Personal information
- Born: December 5, 1995 (age 30) Denver, Colorado, U.S.
- Listed height: 6 ft 5 in (1.96 m)
- Listed weight: 210 lb (95 kg)

Career information
- High school: Brunswick (Lawrenceville, Virginia); Oak Hill Academy (Mouth of Wilson, Virginia);
- College: Virginia (2014–2015); Old Dominion (2016–2019);
- NBA draft: 2019: undrafted
- Playing career: 2019–2020
- Position: Shooting guard

Career history
- 2019: Ionikos Nikaias
- 2020: Leuven Bears
- 2020: ZZ Leiden

Career highlights
- AP Honorable Mention All-American (2019); Conference USA Player of the Year (2019); First-team All-Conference USA (2019); Third-team All-Conference USA (2018);

= B. J. Stith =

American basketball player

Broderick Jamal Stith (born December 5, 1995) is an American former professional basketball player, who lastly played for ZZ Leiden of the Dutch Basketball League. He played college basketball for the Old Dominion Monarchs.
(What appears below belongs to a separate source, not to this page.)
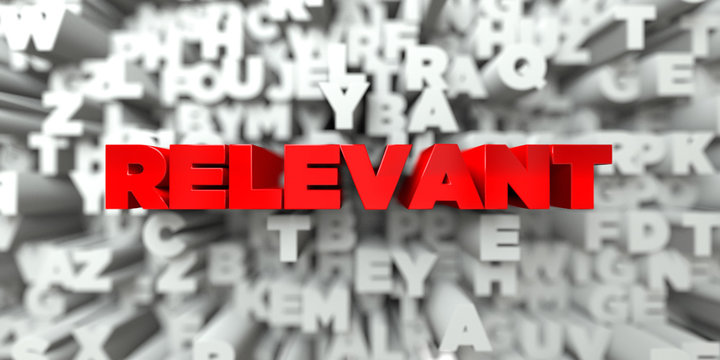 RELEVANT -  Red text on typography background - 3D rendered royalty free stock image. This image can be used for an online website banner ad or a print postcard.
==Early life and high school==
Stith is the son of Old Dominion assistant coach and former NBA player Bryant Stith. He played alongside his brother Brandan Stith at Brunswick High School and helped the team to three state titles. In his senior season, Stith transferred to Oak Hill Academy. He was ranked No. 65 in the class of 2014 by rivals.com, and No. 99 by ESPN.

==College career==
Stith began his collegiate career at Virginia where he averaged 1.0 points and 0.3 rebounds in 13 games as a freshman. After the season, he transferred to Old Dominion to play for his father and alongside his brother. Stith posted 10.8 points per game as a redshirt sophomore. As a junior, Stith averaged 14.2 points and 5.7 rebounds per game and was named to the Third–team All-Conference USA.
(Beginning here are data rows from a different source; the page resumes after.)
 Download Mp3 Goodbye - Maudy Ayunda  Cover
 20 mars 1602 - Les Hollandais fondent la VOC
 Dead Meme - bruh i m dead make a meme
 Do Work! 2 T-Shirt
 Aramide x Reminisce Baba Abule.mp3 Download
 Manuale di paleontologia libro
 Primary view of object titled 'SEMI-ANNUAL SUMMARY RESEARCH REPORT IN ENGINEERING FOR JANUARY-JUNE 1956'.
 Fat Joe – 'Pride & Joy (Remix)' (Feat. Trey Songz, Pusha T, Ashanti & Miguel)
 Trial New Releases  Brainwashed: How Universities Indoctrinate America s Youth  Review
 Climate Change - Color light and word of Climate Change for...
As a senior, Stith averaged 16.8 points and 7.5 rebounds per game. He was named Conference USA Player of the Year, an all-district selection by the National Association of Basketball Coaches and AP Honorable Mention All-American. He helped Old Dominion to a 26–9 record and NCAA Tournament appearance. Stith had 14 points and 10 rebounds as the Monarch lost to Purdue 61–48.

==Professional career==
On August 1, 2019, Stith signed his first professional contract with Ionikos Nikaias of the Greek Basket League. On December 16 of the same year, Stith was released by the Greek team and replaced with Alan Arnett. He signed with the Leuven Bears of the Pro Basketball League in 2020, playing alongside brother Brandan. Stith returned to Virginia in late March due to the coronavirus pandemic. He was forced to train at home, and his original wedding date in July 2021 was postponed due to the inability to begin the planning process.

On August 25, 2020, he signed with ZZ Leiden of the Dutch Basketball League.